Once you decide you're committed to stop cutting, you will find out what a struggle it is to go sober and stay free from this horrible addiction.  Even as you are beginning to recover, you still will feel the cravings to cut again. You are going to need to be prepared to know how to deal with those powerful urges. Here are some practical ideas to help you or someone you know be set free.

Stop feeding the cutting monster - wait it out

Every urge you have to cut will go away in time, but only if you don't act on it. Each time you act on your urge to cut, you're making that urge stronger kind of like feeding a monster. Each time you feed the addiction, the more likely you will feel the urge to cut the next time you feel the same emotional pressure. The more you stand against the urge, without giving in, the more your urges will decrease.

Distract yourself from the desire to cut

One of the best ways to stop cutting is by distracting yourself with someone or something else. This will allow the moment to pass when you're feeling the deep cravings to cut and get your mind off of it. It's impossible for your mind to think about two things at the exact same time. Here are some ideas on how to do this.

  1. Call a friend or meet them in person. Talk about what's comfortable for you. The key is to keep talking.
  2. Take a shower. This will help invigorate your body so physically it too is distracted. (Make sure there are no razors in the shower).
  3. Exercise Walk, run, ride your bike, climb, swim, do yoga, etc. While you are exercising, your mind is more likely to think about something other than cutting.
  4. Play with a pet. Take your dog for a walk.
  5. Watch television or a non-violent, healthy movie.
  6. Make yourself a sandwich, drink a glass of water or a cup of hot chocolate.
  7. Listen to positive music. It will definitely help to change your mood.
  8. Write in your journal. Learn to express your feelings through writing.
  9. Create art or some kind of creative hobby.
  10. Volunteer somewhere like a nursing home, or a hospital. In fact, getting a job will help as well. Some people cut out of sheer boredom.

Natalia put it this way: I still fight the urges, but the way I deal with it is by writing in my journal or talking to my best friend and boyfriend who are currently helping me through this.

The point is: Find something else to do.
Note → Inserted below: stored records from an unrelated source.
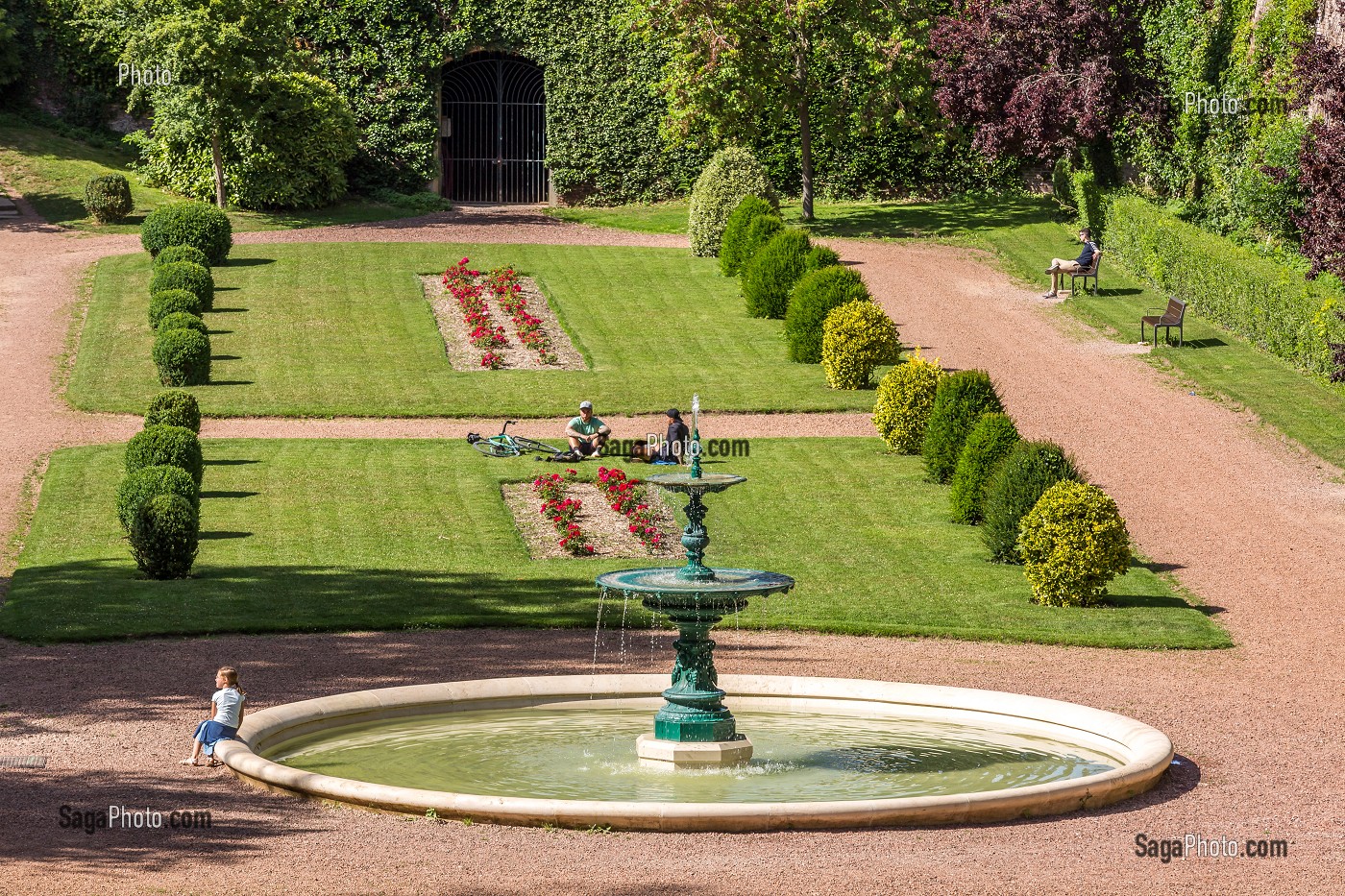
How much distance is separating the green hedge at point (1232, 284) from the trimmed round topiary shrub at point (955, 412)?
20.4ft

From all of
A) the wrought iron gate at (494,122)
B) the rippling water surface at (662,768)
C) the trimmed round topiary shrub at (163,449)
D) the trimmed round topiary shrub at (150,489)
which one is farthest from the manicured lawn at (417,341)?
the rippling water surface at (662,768)

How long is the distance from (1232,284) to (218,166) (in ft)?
69.5

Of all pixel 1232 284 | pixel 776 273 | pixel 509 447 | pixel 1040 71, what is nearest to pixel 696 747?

If none of these ideas are possible at the moment, try finding a substitute for the cutting sensation.

  1. Rub an ice cube on your skin, instead of cutting.
  2. Wear a rubber band on your wrist and snap it when you feel the urge.
  3. Draw on your skin with a red marker or food coloring in the place you would normally cut.
  4. Put temporary tattoos in the places you have the urge to cut.

Angel said rubber bands have helped her. I've learned that snapping them against your wrist takes away a little bit of the amount to want to cut yourself. Ali said the key for her was she needed something physical to feel like she was still alive, that she was OK. So, I mark a little pink heart on my calendar for every day I don't cut...and believe it or not it helps. Help is possible and stopping is realistic.

Tell your story

The biggest problem with a cutting addiction is it forces you to focus on how YOU are feeling.  Stop thinking about yourself so much and focus on other cutters who need your help.  The more you can reach out to others, encouraging them to find better ways to express their feelings, the better you will be able to resist your own urges. Courtney said: I'm proud to be able to tell people my story of overcoming my self-destructive behavior. Every day is a struggle, but I always choose to find hope in the darkest situations and fight the urge.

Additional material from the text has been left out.